Joël Cornette et Anne-Marie Helvétius insistent donc sur l’identification de le personne du roi à la constitution même de l’Etat. Ce qui permet de mesurer à quel point sa disparition est source de traumatisme et de violences : il en est ainsi des périodes de minorité comme au début des guerres de Religion avec la disparation soudaine d’Henri II en 1559, les révoltes aristocratiques durant la Régence de Marie de Médicis, la Fronde au temps de Louis XIV enfant. Ou bien encore le refus paysan de payer la taille lors de la disparation de Louis XIII en 1643 car beaucoup pensaient que cet impôt était étroitement lié aux besoins du monarque défunt. Le prince n’est pas un personnage comme les autres disait Bossuet. La mort provoque donc rupture, temps d’incertitude, vacance du pouvoir et ambitions personnelles. Le cérémonial des funérailles représente donc un moment clef entre le roi défunt et son successeur. En effet, cette représentation publique assure la pérennité et la survie du pouvoir.

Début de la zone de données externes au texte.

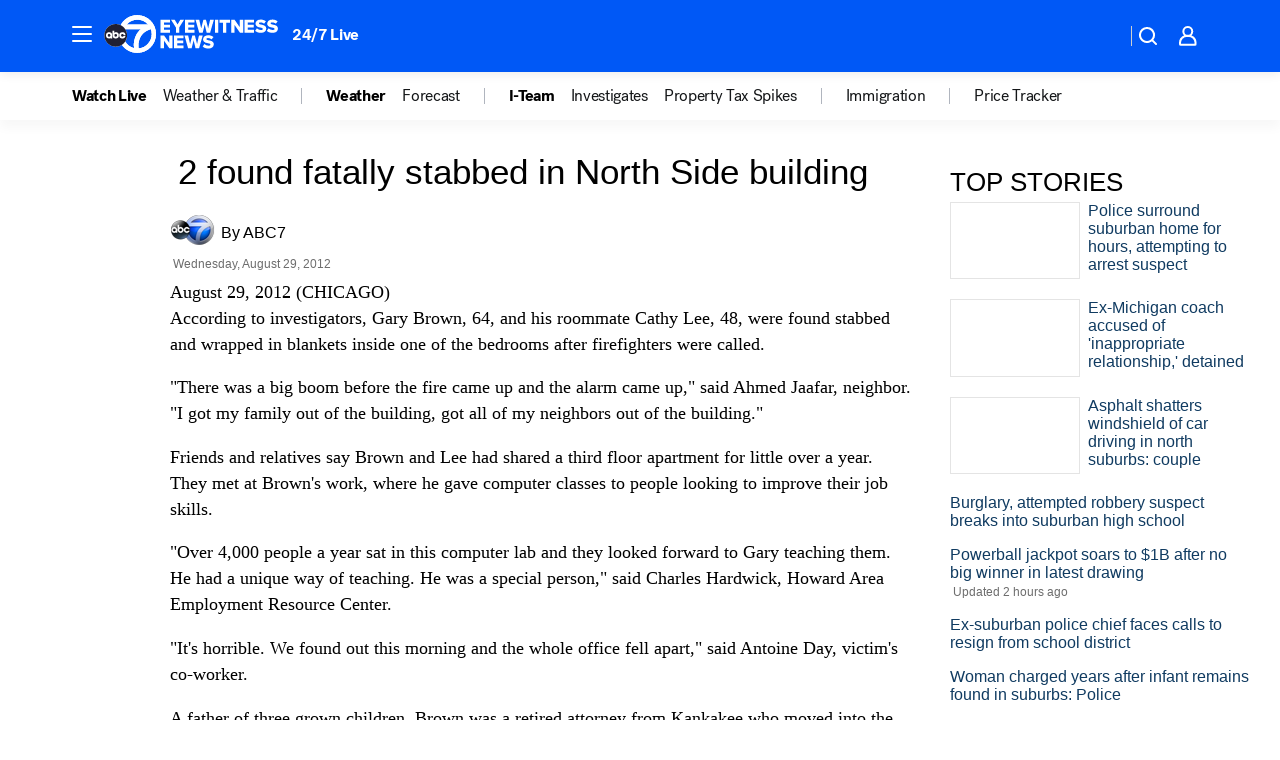

--- FILE ---
content_type: application/javascript
request_url: https://prod.gatekeeper.us-abc.symphony.edgedatg.go.com/vp2/ws/utils/2021/geo/video/geolocation/206/001/gt/-1.jsonp
body_size: 1074
content:
{"ver":"2021","device":"001","brand":"206","xmlns":"https://abc.go.com/vp2/ws/xmlns","user":{"allowed":true,"ip":"3.134.78.11","proxy":"hosting","bandwidth":"broadband","zipcode":"43230","city":"columbus","state":"oh","country":"usa","isp":"amazon technologies inc.","distributionChannel":"2","org":"amazon technologies inc.","useragent":"Mozilla/5.0 (Macintosh; Intel Mac OS X 10_15_7) AppleWebKit/537.36 (KHTML, like Gecko) Chrome/131.0.0.0 Safari/537.36; ClaudeBot/1.0; +claudebot@anthropic.com)","time":"Thu, 11 Dec 2025 05:05:53 -0500","xff":{"ip":"3.134.78.11, 18.68.21.102, 172.18.73.133"},"id":"1A4610B2-F90F-4C98-9367-7F8C18E691BF"},"affiliates":{"affiliate":[{"name":"WSYX","logo":"https://cdn1.edgedatg.com/aws/v2/abc/Live/video/13877091/1ba6f58005365daed202fccf8ab4df07/284x160-Q75_1ba6f58005365daed202fccf8ab4df07.png","dma":"COLUMBUS, OH","rank":"34","id":"WSYX","event":{"url":{"callback":"event_flat_file","value":"https://liveeventsfeed.abc.go.com/wsyx.json"},"refresh":{"unit":"second","value":"300"}}}],"count":1},"server":{"time":"Thu, 11 Dec 2025 10:05:53 +0000"}}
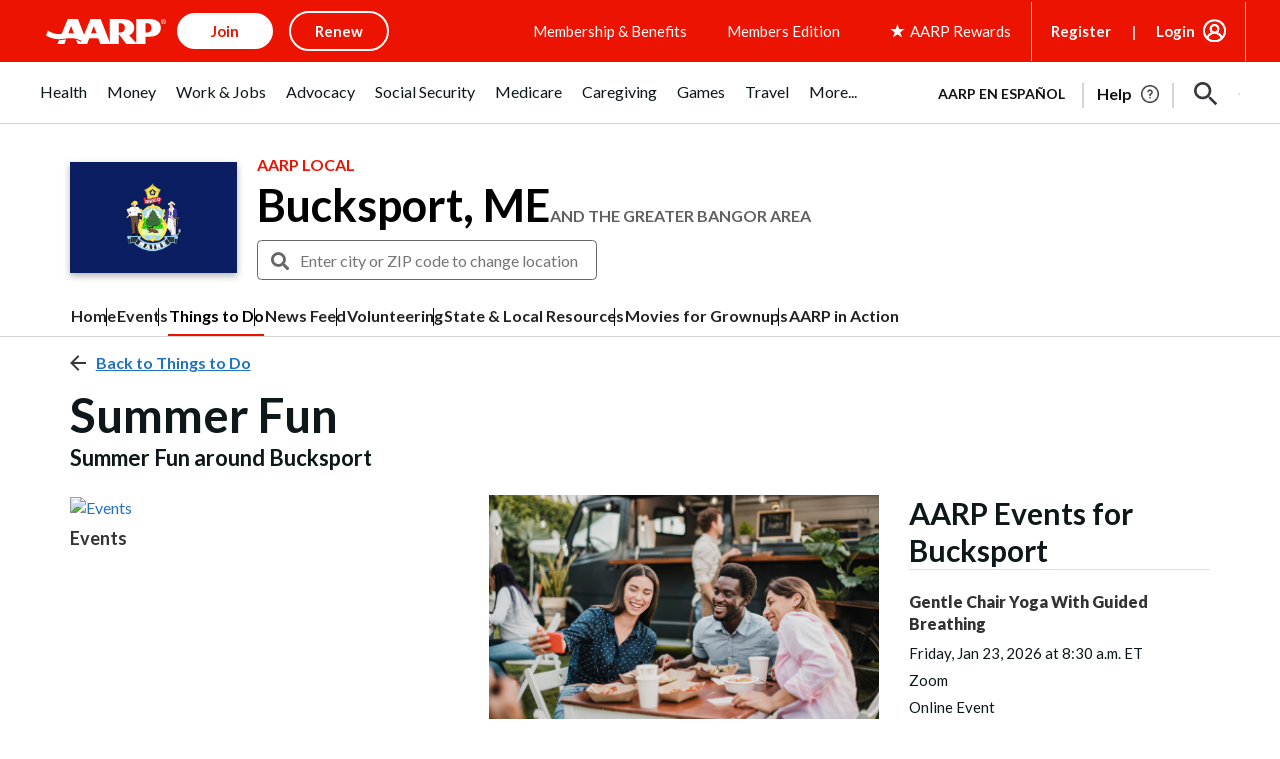

--- FILE ---
content_type: text/html; charset=utf-8
request_url: https://www.google.com/recaptcha/api2/aframe
body_size: 266
content:
<!DOCTYPE HTML><html><head><meta http-equiv="content-type" content="text/html; charset=UTF-8"></head><body><script nonce="QE21trWHX4oiqQXa6HuopA">/** Anti-fraud and anti-abuse applications only. See google.com/recaptcha */ try{var clients={'sodar':'https://pagead2.googlesyndication.com/pagead/sodar?'};window.addEventListener("message",function(a){try{if(a.source===window.parent){var b=JSON.parse(a.data);var c=clients[b['id']];if(c){var d=document.createElement('img');d.src=c+b['params']+'&rc='+(localStorage.getItem("rc::a")?sessionStorage.getItem("rc::b"):"");window.document.body.appendChild(d);sessionStorage.setItem("rc::e",parseInt(sessionStorage.getItem("rc::e")||0)+1);localStorage.setItem("rc::h",'1769167148383');}}}catch(b){}});window.parent.postMessage("_grecaptcha_ready", "*");}catch(b){}</script></body></html>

Cet entre-deux reste donc, pour les auteurs, une temporalité événementielle exceptionnelle. Il s’agit d’une histoire lestée de multiples implications et enjeux, une histoire pleinement, totalement politique aussi, puisque c’est l’essence et le fonctionnement même du pouvoir qui se jouent au moment de la mort parfois tragique de celui qui incarne et exerce la souverainement.

Le livre s’articule autour de trois parties. La première, intitulée «Aux origines» nous rappelle que le temps de la royauté ne peut s’inscrire que dans la durée. En France, durant les quatorze siècles qu’a durée la monarchie, trouve ses fondements dans le très haut Moyen Age, époque où les sources restent rares sujettes à caution. Cependant, les recherches archéologiques peuvent suppléer l’absence de textes, comme la tombe du roi Raewald d’Esst-Anglie inhumé au VIIè siècle. Ce chapitre révèle au final le caractère exceptionnel que revêtait, déjà, la mort des rois aux premiers siècles du Moyen Age. Le lien indissociable que la royauté entretien avec le sacré démontre que, dès l’origine, la mort d’un roi, quelque soit le contexte, représente un phénomène hors-norme.

La seconde partie intitulée «Questionnements» vise à éclairer les différents aspects particuliers de la mort des rois à partir de cinq études regroupées en trois thèmes : le roi assassiné, les pratiques funéraires, la régence. Deux chapitres sont consacrés aux rois assassinés dans des contextes très troublés. Entre pamphlets, polémiques, comment les contemporains ont-ils réagi à la nouvelle de la mort tragique d’Henri III ? Comment s’est faite l’annonce de la disparation d’Henri IV ? A t-elle été contrôlée afin d’assurer la stabilité politique du royaume ? Les deux autres chapitres analysent la question des pratiques funéraires, depuis la belle mort de Charles V à l’embaument de Catherine de Médicis.

Enfin, la dernière partie étudie le modèle Louis XIV, de nouvelles perspectives éclairent différents aspects de la disparation du Roi Soleil : une mort spectacle, assumée comme telle par le souverain lui-même, des funérailles grandioses, les dernières de l’Ancien Régime, une mort anticipée aussi, par des pamphlets et des images fabriquées par les puissances étrangères, déconstruction méthodique de la gloire.